Your assignment.
Set down word for word the part of the agent loop page below that runs from "Gaby's investigation engine" up to and including "resumable from disk.".

Extract provided.
══════════

Skip to content

Agent loop

Gaby's investigation engine is a homegrown state machine — not a LangChain / LlamaIndex / Autogen runtime. The motivation is reviewability: every transition is named, snapshottable, and resumable from disk.

States

PLANNING → RETRIEVING → SAFETY_CHK → ACTING → OBSERVING → VERDICT → WRITING_BACK
              ↓             ↓           ↓        ↓
            DONE         HALTED   WAITING_APPROVAL
  • PLANNING — call the planner LLM with the working-memory envelope, get a tool plan.
  • RETRIEVING — pull relevant KB chunks via the hybrid BM25 + vector retriever.
  • SAFETY_CHK — run the authz matrix; emit NeedsApproval for dangerous writes.
  • ACTING — dispatch the tool call to the MCP host.
  • OBSERVING — parse the connector's response back into working memory.
  • VERDICT — call the verdict LLM, get auto_resolved / propose_resolution / escalate.
  • WRITING_BACK — post the reply to the ticket source.

Each transition snapshots to investigations.working_memory_snapshot, so a kill -9 mid-investigation resumes from the last completed state without re-running tool calls.

══════════

The data.
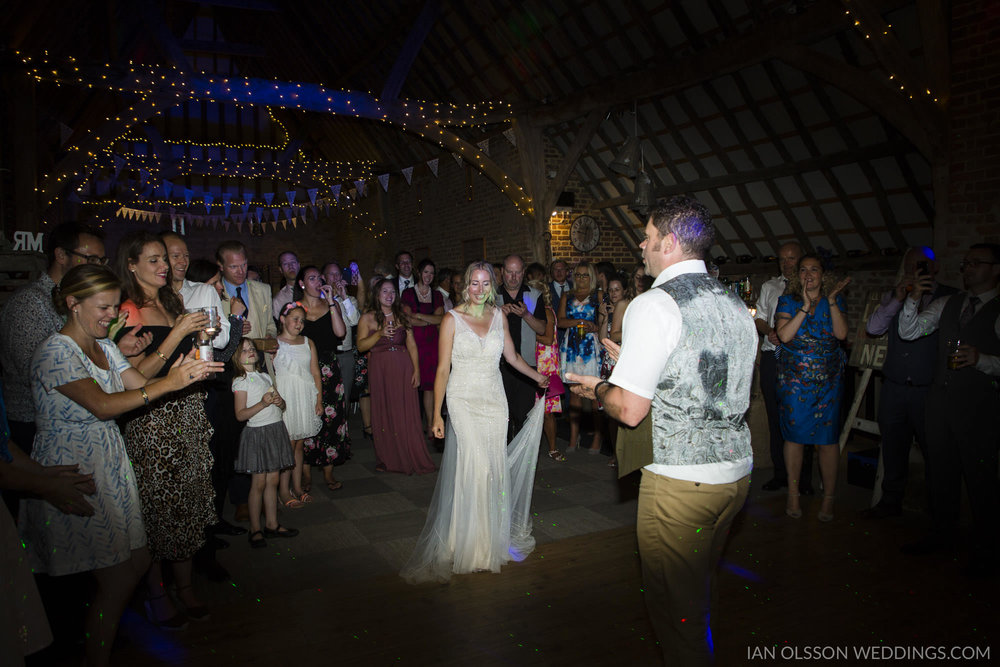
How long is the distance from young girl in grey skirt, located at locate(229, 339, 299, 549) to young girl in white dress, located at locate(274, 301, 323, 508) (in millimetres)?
371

══════════

Answer to this exercise.
Gaby's investigation engine is a homegrown state machine — not a LangChain / LlamaIndex / Autogen runtime. The motivation is reviewability: every transition is named, snapshottable, and resumable from disk.